Given request 1
Reproduce a passage from the news report on the Greek TV licensing case word for word. Begin at the words "A crucial week" and stop after "could be expected.".
Given request 2
Extend the news report on the Greek TV licensing dispute past its last sentence.

Source document
══════════════════════════════
A crucial week in the Greek television broadcasting licensing saga began with the Council of State convening on Monday evening to discuss the case brought by television channels against legislation granting the right to issue nationwide TV licenses to the Minister of State rather than the National Broadcasting Council.
According to local reports, the plenary of the Council of State (CoS) did not arrive at a final ruling on Monday and will resume their examination of the constitutionality of the so called “Pappas Law” on Wednesday.
The fact that a second meeting has already been scheduled so close to the first means a final ruling could be expected.
The rapporteur of the case has already began explaining his proposal to the Council of State members. He will propose that the law is in line with the Constitution.
If the Pappas Law is ruled unconstitutional the government will be dealt a huge political blow as its entire set of arguments in the TV licensing issue will collapse. In order to halt the backlash and waves of negative publicity, reports suggest Alexis Tsipras could reshuffle the cabinet before the crucial ruling by the Council of State on the constitutionality of the controversial law.
Prime Minister Alexis Tsipras told a Syriza Political Secretariat meeting on Monday that the government retains the right to regulate the television broadcasting market. The premier added that only the people will judge his government and it will not be determined by any court decision.
══════════════════════════════
Spatial data with pictures
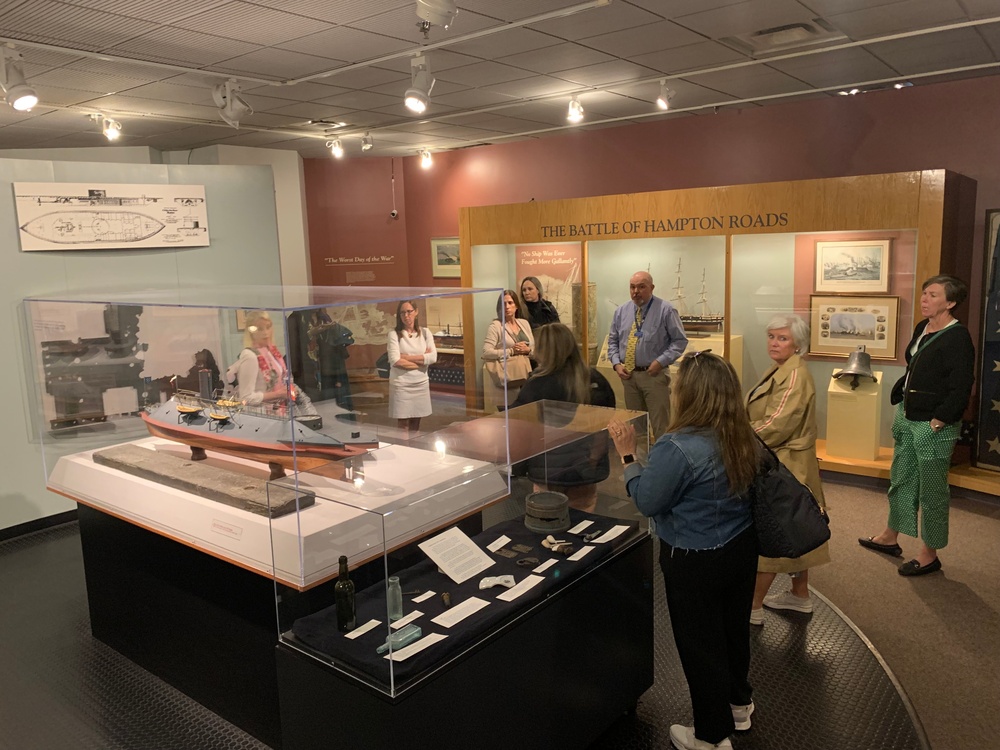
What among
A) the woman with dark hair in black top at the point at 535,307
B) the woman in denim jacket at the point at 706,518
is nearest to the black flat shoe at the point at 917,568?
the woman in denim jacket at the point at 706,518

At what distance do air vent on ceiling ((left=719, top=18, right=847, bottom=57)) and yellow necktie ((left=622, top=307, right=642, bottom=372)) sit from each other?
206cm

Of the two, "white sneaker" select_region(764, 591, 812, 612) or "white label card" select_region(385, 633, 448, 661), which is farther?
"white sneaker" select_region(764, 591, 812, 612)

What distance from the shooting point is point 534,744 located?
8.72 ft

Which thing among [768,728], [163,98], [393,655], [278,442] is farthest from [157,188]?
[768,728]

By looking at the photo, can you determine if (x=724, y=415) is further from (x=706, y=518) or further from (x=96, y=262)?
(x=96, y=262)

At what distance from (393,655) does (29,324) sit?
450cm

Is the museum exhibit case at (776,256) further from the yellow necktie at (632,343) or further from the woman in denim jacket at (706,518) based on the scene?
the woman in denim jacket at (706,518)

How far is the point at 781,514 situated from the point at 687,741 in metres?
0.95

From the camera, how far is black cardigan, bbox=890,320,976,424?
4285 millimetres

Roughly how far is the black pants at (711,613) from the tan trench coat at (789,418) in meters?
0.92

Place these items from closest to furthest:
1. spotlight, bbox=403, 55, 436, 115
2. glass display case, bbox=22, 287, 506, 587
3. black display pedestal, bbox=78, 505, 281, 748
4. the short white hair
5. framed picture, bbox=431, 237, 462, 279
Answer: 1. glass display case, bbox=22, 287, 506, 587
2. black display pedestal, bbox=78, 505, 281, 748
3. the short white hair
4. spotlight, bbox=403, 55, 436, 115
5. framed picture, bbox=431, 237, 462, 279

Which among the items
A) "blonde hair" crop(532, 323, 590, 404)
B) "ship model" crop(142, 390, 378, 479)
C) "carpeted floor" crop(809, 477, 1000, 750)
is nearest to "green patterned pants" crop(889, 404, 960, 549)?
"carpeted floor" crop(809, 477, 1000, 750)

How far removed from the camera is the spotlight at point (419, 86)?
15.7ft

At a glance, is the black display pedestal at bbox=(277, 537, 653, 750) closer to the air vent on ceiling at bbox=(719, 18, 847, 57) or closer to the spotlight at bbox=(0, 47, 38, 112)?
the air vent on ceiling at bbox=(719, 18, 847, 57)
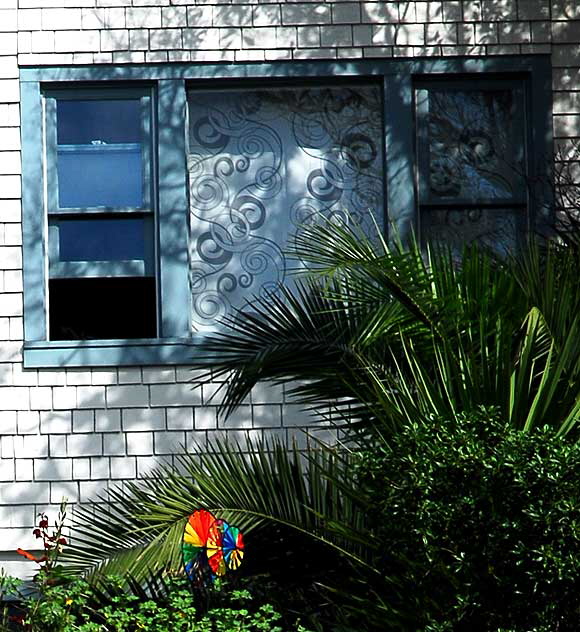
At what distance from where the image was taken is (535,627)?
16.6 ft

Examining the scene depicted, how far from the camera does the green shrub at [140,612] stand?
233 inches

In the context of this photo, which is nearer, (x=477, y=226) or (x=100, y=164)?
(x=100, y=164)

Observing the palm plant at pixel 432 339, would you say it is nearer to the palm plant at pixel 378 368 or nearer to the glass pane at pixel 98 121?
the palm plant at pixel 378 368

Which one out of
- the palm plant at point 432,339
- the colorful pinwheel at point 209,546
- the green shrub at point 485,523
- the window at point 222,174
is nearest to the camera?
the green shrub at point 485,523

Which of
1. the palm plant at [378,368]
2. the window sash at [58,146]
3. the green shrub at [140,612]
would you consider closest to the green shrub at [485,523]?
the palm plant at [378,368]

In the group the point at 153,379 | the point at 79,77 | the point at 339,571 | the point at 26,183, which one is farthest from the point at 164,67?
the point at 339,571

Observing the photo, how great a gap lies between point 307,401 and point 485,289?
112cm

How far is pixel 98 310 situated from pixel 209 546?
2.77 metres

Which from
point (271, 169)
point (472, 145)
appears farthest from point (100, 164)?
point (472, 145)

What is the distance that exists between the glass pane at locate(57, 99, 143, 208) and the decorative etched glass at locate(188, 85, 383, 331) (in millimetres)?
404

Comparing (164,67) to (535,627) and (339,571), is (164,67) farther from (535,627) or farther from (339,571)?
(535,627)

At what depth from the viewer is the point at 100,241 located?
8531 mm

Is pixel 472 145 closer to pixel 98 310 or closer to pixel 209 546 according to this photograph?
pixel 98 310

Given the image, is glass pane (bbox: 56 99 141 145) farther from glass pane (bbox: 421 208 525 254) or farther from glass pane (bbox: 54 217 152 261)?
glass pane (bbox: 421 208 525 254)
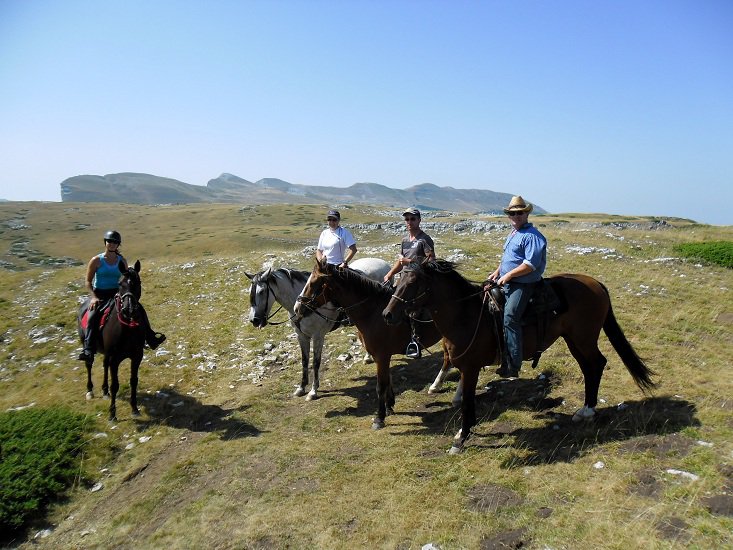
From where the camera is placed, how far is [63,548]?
══════════════════════════════
Answer 1
A crucial week in the Greek television broadcasting licensing saga began with the Council of State convening on Monday evening to discuss the case brought by television channels against legislation granting the right to issue nationwide TV licenses to the Minister of State rather than the National Broadcasting Council.
According to local reports, the plenary of the Council of State (CoS) did not arrive at a final ruling on Monday and will resume their examination of the constitutionality of the so called “Pappas Law” on Wednesday.
The fact that a second meeting has already been scheduled so close to the first means a final ruling could be expected.

Answer 2
Even though an early election is seen as highly unlikely even if the CoS rules that the Pappas Law is unconstitutional – and Pappas is expected to remain State Minister in an upcoming cabinet reshuffle – the government will nevertheless be dealt a major political blow as its entire set of arguments in the TV licensing issue will collapse.
On the other hand, should the CoS rule that the Pappas law is constitutional, it will be in favor of the State’s arguments which include that existing television stations are operating illegally and need to close down, a decision that would greatly boost the Tsipras administration.
There is a small chance that the Council of State questions the European Court of Justice (ECJ) on the issue; a development that would significantly delay the entire process – even by an entire year.
Meanwhile, a meeting of the parliament’s Institutions and Transparency Committee on Tuesday that was expected to hear the four winners of the recent TV licensing tender has been postponed.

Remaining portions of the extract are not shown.